|
Objetivo
O implante autólogo de condrócitos se propõe a regenerar o tecido condral lesado, através da formação de cartilagem hialina com constituição e propriedades biomecânicas semelhantes às da cartilagem original. Esta técnica foi primeiramente descrita na década de 80 para lesões do côndilo femural ou patela e mais recentemente tem sido preconizada para lesões do talo. Este trabalho tem como objetivo apresentar a aplicação do implante autólogo de condrócitos para lesões condrais, primárias ou secundárias, da superfície articular superior do talo (tróclea talar). O procedimento consta de dois tempos: no primeiro, realizam-se artroscopias do joelho e tornozelo; no segundo, realiza-se a implantação dos condrócitos cultivados.
Material e Métodos
A artroscopia do joelho serve para a coleta de amostra (aproximadamente 250mg) da cartilagem articular da borda súpero-lateral do côndilo femoral lateral ipsolateral à lesão talar. Esta região é considerada como de "menor carga" e não constitui risco para a integridade funcional do joelho doador. Durante a artroscopia do tornozelo faz-se o inventário da cavidade articular e a mensuração e desbridamento da lesão condral.

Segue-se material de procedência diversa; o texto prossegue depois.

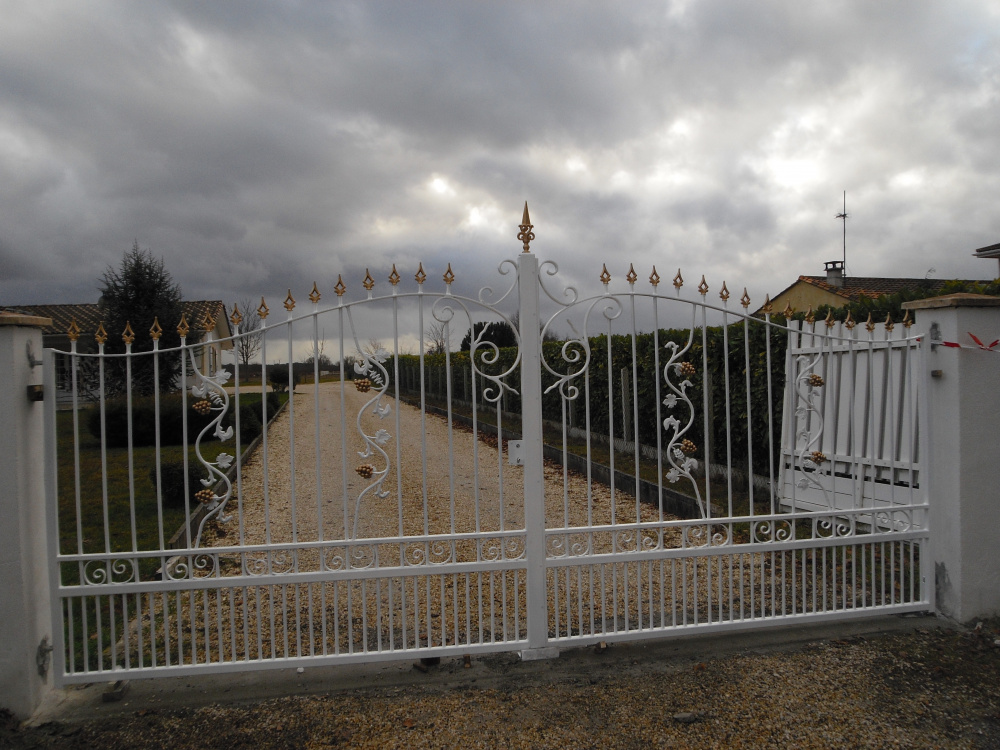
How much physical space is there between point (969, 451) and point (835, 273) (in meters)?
22.6

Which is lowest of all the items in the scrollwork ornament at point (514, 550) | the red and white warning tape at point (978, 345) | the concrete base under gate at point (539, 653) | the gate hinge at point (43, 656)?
the concrete base under gate at point (539, 653)

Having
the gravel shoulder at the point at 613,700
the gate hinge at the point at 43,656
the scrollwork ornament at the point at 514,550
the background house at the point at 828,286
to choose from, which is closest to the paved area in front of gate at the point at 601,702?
the gravel shoulder at the point at 613,700

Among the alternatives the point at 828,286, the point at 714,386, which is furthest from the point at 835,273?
the point at 714,386

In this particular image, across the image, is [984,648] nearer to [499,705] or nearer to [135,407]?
[499,705]

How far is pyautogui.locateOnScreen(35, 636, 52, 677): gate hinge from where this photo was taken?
3053 mm

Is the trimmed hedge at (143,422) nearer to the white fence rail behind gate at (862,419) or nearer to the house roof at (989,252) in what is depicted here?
the white fence rail behind gate at (862,419)

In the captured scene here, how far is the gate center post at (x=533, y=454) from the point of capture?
3328 millimetres

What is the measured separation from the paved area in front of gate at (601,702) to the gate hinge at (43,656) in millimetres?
166

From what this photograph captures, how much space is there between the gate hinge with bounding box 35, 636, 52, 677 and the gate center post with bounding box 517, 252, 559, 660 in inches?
95.5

A amostra de cartilagem retirada do joelho é transportada para o Laboratório de Cultura Celular onde é submetida a digestão enzimática para o isolamento dos condrócitos. Os condrócitos são mantidos em meio de cultura com antibiótico e suplementação com soro autólogo (colhido do paciente durante a internação para as artroscopias) a 37ºC e 5% CO2. Após período médio de 4 semanas, atinge-se o número de células e as condições biológicas ideais para o implante dos condrócitos cultivados no sítio da lesão do talo direito. Através de osteotomia do maléolo medial, faz-se a exposição da superfície articular do talo e sua lesão que é regularizada e limpa. Seu fundo é recoberto por lâmina periostal retirada da região metafisária distal da tíbia, tomando-se o cuidado de posicionar sua face visceral para cima. Esta lâmina periostal é fixada ao fundo da lesão condral através do uso de cola de fibrina. Outro retalho de periósteo é suturado nas bordas da lesão servindo como cobertura isolante. Com esta técnica, denominada "sandwich", criamos uma verdadeira câmara periostal com dimensões idênticas às da lesão, dentro da qual são depositados os condrócitos cultivados e trazidos em suspensão. A aplicação de cola de fibrina em toda a circunferência da lesão, garante a impermeabilidade da junção cartilagem-periósteo transformando a câmara periostal em ambiente inviolável.
O maléolo medial é fixado ao seu local de origem através de parafusos metálicos e o paciente é mantido em aparelho suro-podálico, sem carga, por oito semanas.
Resultados
O primeiro implante autólogo de condrócitos para o tratamento de lesão osteocondral do talo, foi realizado em paciente de 24 anos, do sexo masculino, portador de FOT (porção póstero medial) em decorrência de trauma em inversão e rotação externa do tornozelo. O paciente encontra-se em no período de imobilização sem carga e, até o presente momento, a evolução da lesão é extremamente favorável.
Conclusão
Embora a exiguidade da observação não nos autorize a tecer comentários acerca dos resultados, consideramos de suma importância consignar o pioneirismo do procedimento em nosso meio.